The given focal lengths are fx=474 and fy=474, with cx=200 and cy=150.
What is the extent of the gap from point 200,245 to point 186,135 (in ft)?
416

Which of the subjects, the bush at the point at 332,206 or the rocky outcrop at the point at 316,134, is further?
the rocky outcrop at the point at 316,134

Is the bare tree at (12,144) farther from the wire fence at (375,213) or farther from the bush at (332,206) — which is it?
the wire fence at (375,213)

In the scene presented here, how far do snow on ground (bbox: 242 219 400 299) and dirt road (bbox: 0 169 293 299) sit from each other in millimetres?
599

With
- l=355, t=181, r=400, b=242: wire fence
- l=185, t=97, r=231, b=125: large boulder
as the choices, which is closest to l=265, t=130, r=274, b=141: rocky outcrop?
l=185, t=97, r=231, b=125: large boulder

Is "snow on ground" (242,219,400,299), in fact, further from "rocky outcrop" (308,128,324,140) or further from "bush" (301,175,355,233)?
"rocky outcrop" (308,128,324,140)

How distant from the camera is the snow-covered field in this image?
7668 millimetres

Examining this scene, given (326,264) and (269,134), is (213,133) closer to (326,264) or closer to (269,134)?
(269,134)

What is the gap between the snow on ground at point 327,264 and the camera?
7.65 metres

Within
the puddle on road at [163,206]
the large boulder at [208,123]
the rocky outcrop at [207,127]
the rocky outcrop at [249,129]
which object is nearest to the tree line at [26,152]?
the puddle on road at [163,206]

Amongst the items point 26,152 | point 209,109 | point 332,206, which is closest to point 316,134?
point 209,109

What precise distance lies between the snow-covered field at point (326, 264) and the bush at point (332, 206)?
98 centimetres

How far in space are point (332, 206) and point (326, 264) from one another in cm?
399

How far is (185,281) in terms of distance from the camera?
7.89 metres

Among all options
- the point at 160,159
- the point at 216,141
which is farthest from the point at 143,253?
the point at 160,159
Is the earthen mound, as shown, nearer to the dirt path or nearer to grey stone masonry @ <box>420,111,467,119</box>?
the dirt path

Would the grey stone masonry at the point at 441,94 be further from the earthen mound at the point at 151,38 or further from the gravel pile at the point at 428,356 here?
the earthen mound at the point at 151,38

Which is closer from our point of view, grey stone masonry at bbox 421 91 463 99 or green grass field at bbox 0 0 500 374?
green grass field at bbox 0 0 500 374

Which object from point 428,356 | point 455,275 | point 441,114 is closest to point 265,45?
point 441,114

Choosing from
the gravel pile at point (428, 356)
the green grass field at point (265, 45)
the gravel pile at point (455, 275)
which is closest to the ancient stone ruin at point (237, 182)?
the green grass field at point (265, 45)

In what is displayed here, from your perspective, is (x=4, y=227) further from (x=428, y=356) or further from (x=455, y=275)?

::::

* What to produce: Arrange the rows from the start of the rows through the line containing "98 centimetres", both ends included, as a two-column CSV with the header input,output and one line per row. Put each row's text and its answer in its own quoted field, with line breaks replaced by spaces.

* Reply to the task:
input,output
"The given focal lengths are fx=474 and fy=474, with cx=200 and cy=150. What is the extent of the gap from point 200,245 to point 186,135 (in ft)?","416"
"Which of the subjects, the bush at the point at 332,206 or the rocky outcrop at the point at 316,134, is further?","the rocky outcrop at the point at 316,134"
"Is the bare tree at (12,144) farther from the wire fence at (375,213) or farther from the bush at (332,206) — which is it?","the wire fence at (375,213)"
"In the scene presented here, how far do snow on ground (bbox: 242 219 400 299) and dirt road (bbox: 0 169 293 299) sit from each other in millimetres?","599"
"With - l=355, t=181, r=400, b=242: wire fence - l=185, t=97, r=231, b=125: large boulder as the choices, which is closest to l=265, t=130, r=274, b=141: rocky outcrop?","l=185, t=97, r=231, b=125: large boulder"
"Is ""snow on ground"" (242,219,400,299), in fact, further from ""rocky outcrop"" (308,128,324,140) or further from ""bush"" (301,175,355,233)?","""rocky outcrop"" (308,128,324,140)"
"How distant from the camera is the snow-covered field in this image?","7668 millimetres"
"Examining this scene, given (326,264) and (269,134), is (213,133) closer to (326,264) or closer to (269,134)?","(269,134)"
"What is the gap between the snow on ground at point 327,264 and the camera?","7.65 metres"
"Within the puddle on road at [163,206] the large boulder at [208,123] the rocky outcrop at [207,127] the rocky outcrop at [249,129] which object is nearest to the tree line at [26,152]?","the puddle on road at [163,206]"
"Amongst the items point 26,152 | point 209,109 | point 332,206, which is closest to point 316,134?","point 209,109"
"What precise distance lies between the snow-covered field at point (326, 264) and the bush at point (332, 206)?","98 centimetres"